3.2. Interaction between sAA Level and LCGT Intake
Among the 20 initial participants, one abstained due to poor physical conditions. Nineteen participants drank SGT or LCGT every day from Saturday to Friday. During working days, the participants measured their own level of sAA every morning and evening—i.e., before work and after work, respectively—and, in the evening, recorded the volume consumed throughout the day. The mean levels of sAA in all participants were compared between the SGT and LCGT groups. The level of sAA after work was significantly lower when participants consumed LCGT than when they consumed SGT (Figure 2a, p = 0.043). Similarly, the level of sAA before work tended to be lower in the LCGT group than in the SGT group (p = 0.109).
The mean volumes consumed by each participant were 929 ± 31 mL of SGT and 927 ± 34 mL LCGT. LCGT intake was closely correlated with SGT intake in each participant (Figure 2b, p < 0.001). Then, the interaction between sAA level and ingestion volume was examined. Ingestion volume was negatively and significantly correlated with the level of sAA after work (Figure 2c, SGT, p = 0.028; LCGT, p = 0.044). The correlation between ingestion volume and the levels of sAA before work was low (Figure 2c, SGT, p = 0.214; LCGT, p = 0.093).
Although there were individual differences in the levels of sAA, participants with higher sAA before work showed higher sAA after work in both SGT and LCGT groups (Figure 3a, SGT p = 0.002, LCGT p < 0.001). There was no significant difference in the slope of the approximate line (SGT 0.935, LCGT 0.897). Then, the effect of SGT and LCGT intake was compared on the level of sAA in each participant. The levels of sAA became low in each participant by changing from SGT to LCGT (Figure 3b, the slope of the approximate line; sAA before work 0.640, sAA after work 0.710).
3.3. Effect of SGT and LCGT Ingestion on Sleep Parameters
Sleep data of the participants was obtained using a 1ch EEG system. Since there was no difference in sleep time of each participant in the period of EEG measurements, data from the second day was used for the analysis. The data of sleep parameters when each participant drank SGT or LCGT are shown in Table 2. Mean values of SL, REM SL, SPT, TST, REM, N1, N2+N3, WASO, AVR SLC, SE, and 1st δ did not differ significantly between SGT and LCGT. However, the time of B2 WASO tended to be shorter when participants ingested LCGT than SGT (Table 2 and Figure 4a, p = 0.065).

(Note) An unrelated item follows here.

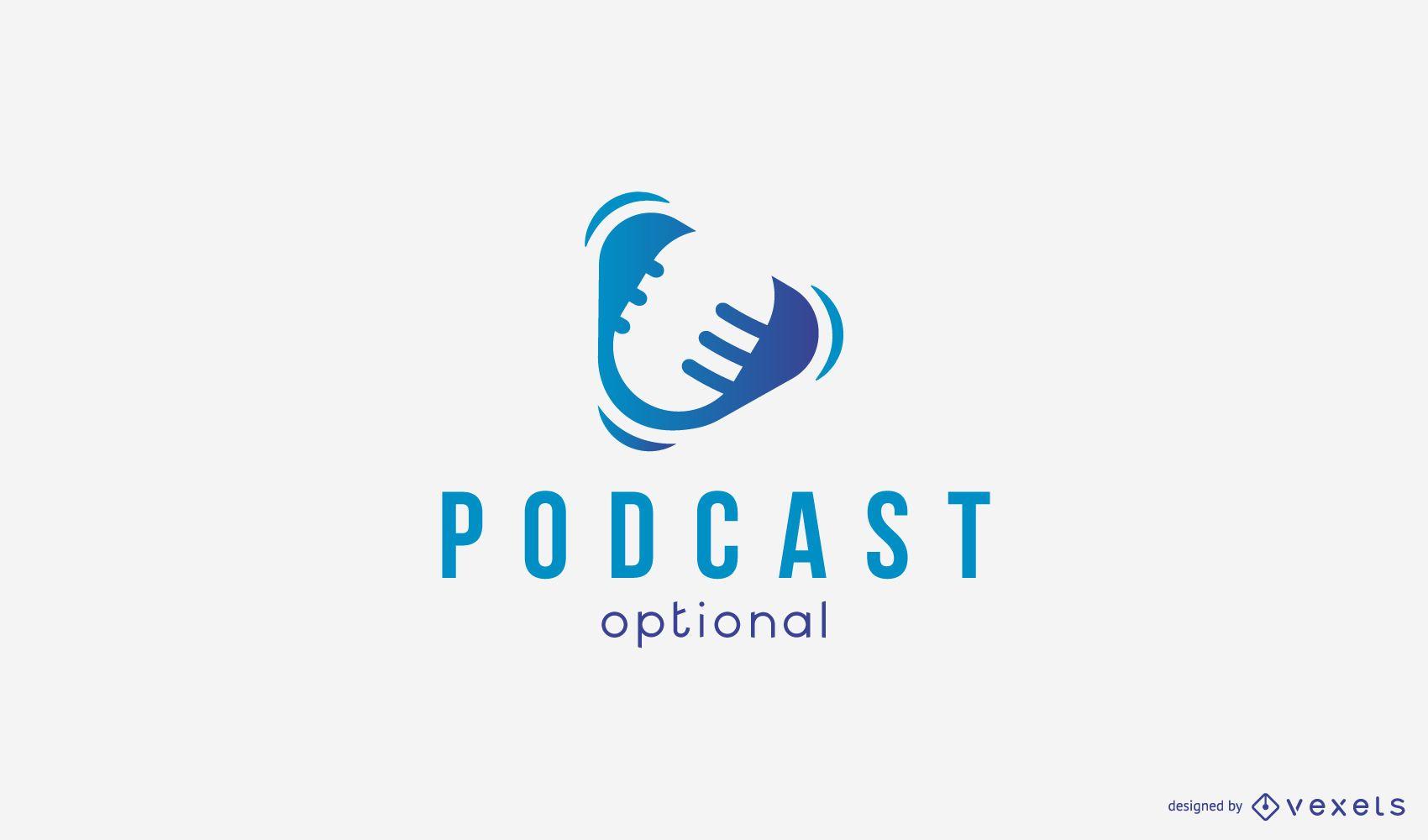 Modelo de logotipo de podcast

The level of sAA before work was closely correlated with SPT and TST in participants that ingested SGT (Table 2 and Figure 4b, p = 0.046 and 0.036, respectively). There was no correlation between TST and SGT intake (Figure 4c). The level of N2+N3 tended to be negatively correlated with sAA before work in the LCGT group (Figure 4d, p = 0.080). A positive correlation was observed between intake volumes of LCGT and the level of N2+N3 (Figure 4e, p = 0.045). There was no significant relationship between sAA after work and sleep parameters (Table 2).
3.4. Subjective Stress and Fatigue
Subjective stress tended to be lower when participants drank LCGT than SGT (Figure 5a, p = 0.152), although the physical condition between LCGT and SGT groups was not different (Figure 5b, p = 0.779). The accumulated fatigue that participants felt on Monday morning was significantly lower when they drank LCGT (Figure 5c, p = 0.015). Subjective fatigue on Friday evening tended to be lower in the LCGT group than the SGT group (Figure 5c, p = 0.074). The evaluation of work severity was similar when participants drank LCGT or SGT (Figure 4d, Monday p = 0.316, Friday p = 0.531).
4. Discussion
The level of sAA after work was significantly lower in the LCGT group than in the SGT group (Figure 2a). The main difference between LCGT and SGT was the amount of caffeine (Figure 1a). Caffeine intake was ~1 mg/kg in those participants who ingested LCGT. Low dose of caffeine (0.32 mg/kg) did not suppress stress response in mice, but was canceled by theanine [11]. In addition, EGCG suppressed the anti-stress effect of theanine [11]. Thus, low doses of caffeine are not beneficial, but suggest that the interaction among theanine, caffeine, and EGCG is important for suppression of stress. In SGT, the ratio of theanine: caffeine: EGCG was 1:1:0.5 while in LCGT, it was 1:0.3:0.3. Since the ratio of theanine to caffeine and EGCG was 2.5 times higher in LCGT than in SGT, the anti-stress effect of theanine was considered to be higher in LCGT than SGT.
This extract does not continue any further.